Arab lawmakers tear the nation-state bill in protest after it passes in the Knesset.
Netanyahu further said that “122 years after Herzl made his vision known, with this law we determined the founding principle of our existence. Israel is the nation state of the Jewish people, and respects the rights of all of its citizens.”
The prime minister also said that "in the Middle East, only Israel respects [rights]. This is our country, the Jewish state. In recent years there have been those who have tried to undermine that and question the principles of our existence. Today we made it into law: This is the country, the language, the anthem and flag.
As they left the Knesset plenum, Arab MKs from the Joint List party confronted Netanyahu. MK Ahmed Tibi and MK Ayeda Touma-Souliman yelled at Netanyahu: “You passed an apartheid law, a racist law.”
MK Tibi lashed at Netanyahu: “Why are you afraid of the Arabic language?” The premier retorted by saying: “How dare you talk this way about the only democracy in the Middle East?”
Opposition head Isaac Herzog also spoke up at the plenum, saying that “it’s a little sad to me that the last speech I make will be against this kind of backdrop. The question is whether the law will harm or benefit Israel. History will determine. I really hope that we won’t find the fine balance between a Jewish and democratic state to be hurt.”

Given information:
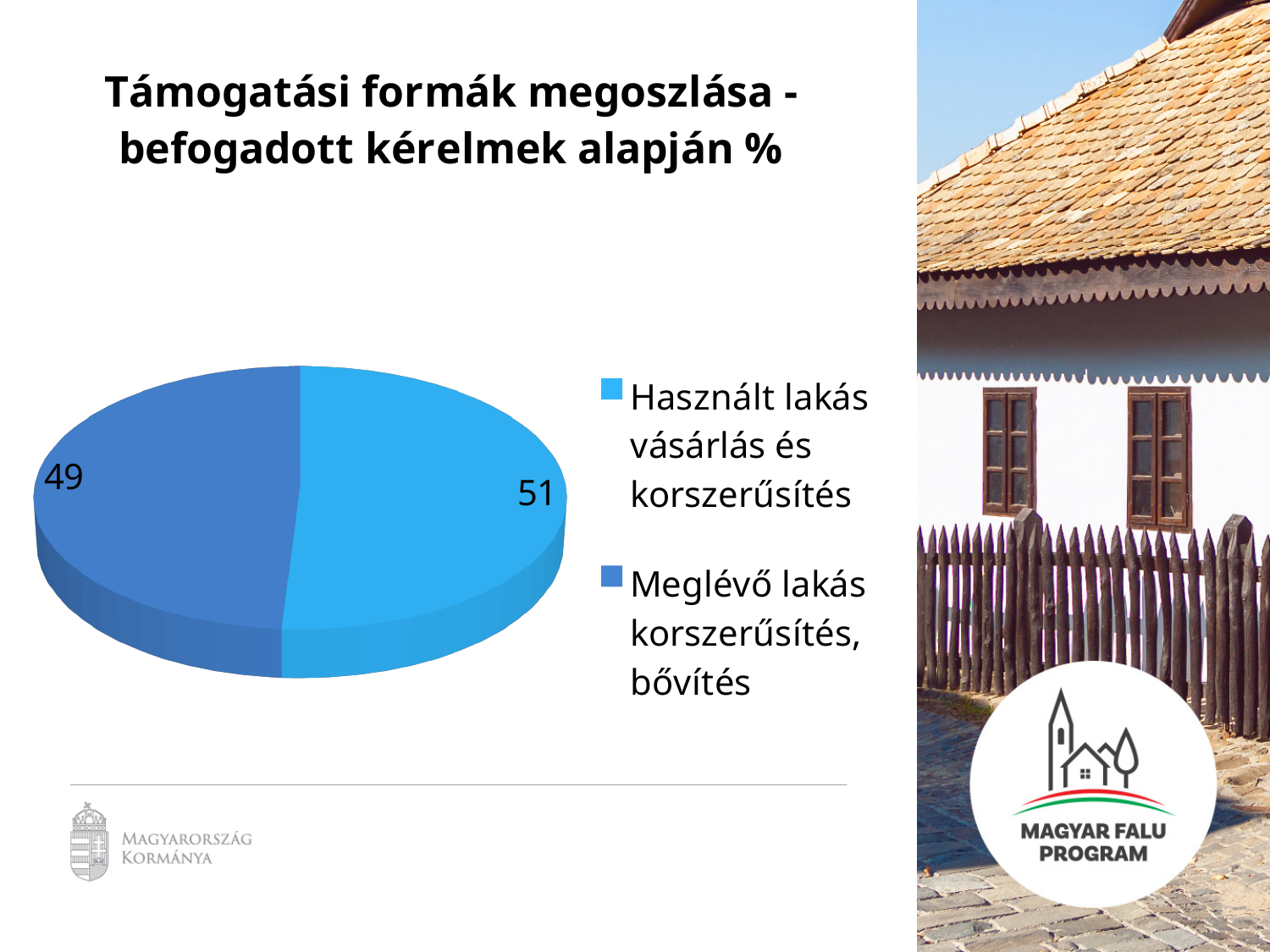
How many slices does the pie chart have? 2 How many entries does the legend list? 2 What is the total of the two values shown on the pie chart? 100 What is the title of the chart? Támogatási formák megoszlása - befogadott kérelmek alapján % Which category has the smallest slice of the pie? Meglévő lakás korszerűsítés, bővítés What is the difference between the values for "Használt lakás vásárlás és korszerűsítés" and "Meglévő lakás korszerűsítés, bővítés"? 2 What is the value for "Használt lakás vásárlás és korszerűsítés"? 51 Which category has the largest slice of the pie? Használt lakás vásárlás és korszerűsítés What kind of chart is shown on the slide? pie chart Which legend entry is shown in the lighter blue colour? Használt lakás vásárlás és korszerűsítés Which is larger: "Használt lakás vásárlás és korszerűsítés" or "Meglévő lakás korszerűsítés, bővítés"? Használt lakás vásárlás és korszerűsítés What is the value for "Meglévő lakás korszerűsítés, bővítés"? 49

Work instruction 1: Translate this sentence from the passage on the nation-state bill into Spanish: "As they left the Knesset plenum, Arab MKs from the Joint List party confronted Netanyahu."
Work instruction 2: Rewrite everything in the passage on the nation-state bill from "Arab lawmakers tear" down to "anthem and flag.", changing "Knesset" to "Israeli parliament".

Result 1: Al salir del pleno de la Knéset, los diputados árabes del partido Lista Conjunta confrontaron a Netanyahu.

Result 2:
Arab lawmakers tear the nation-state bill in protest after it passes in the Israeli parliament.
Netanyahu further said that “122 years after Herzl made his vision known, with this law we determined the founding principle of our existence. Israel is the nation state of the Jewish people, and respects the rights of all of its citizens.”
The prime minister also said that "in the Middle East, only Israel respects [rights]. This is our country, the Jewish state. In recent years there have been those who have tried to undermine that and question the principles of our existence. Today we made it into law: This is the country, the language, the anthem and flag.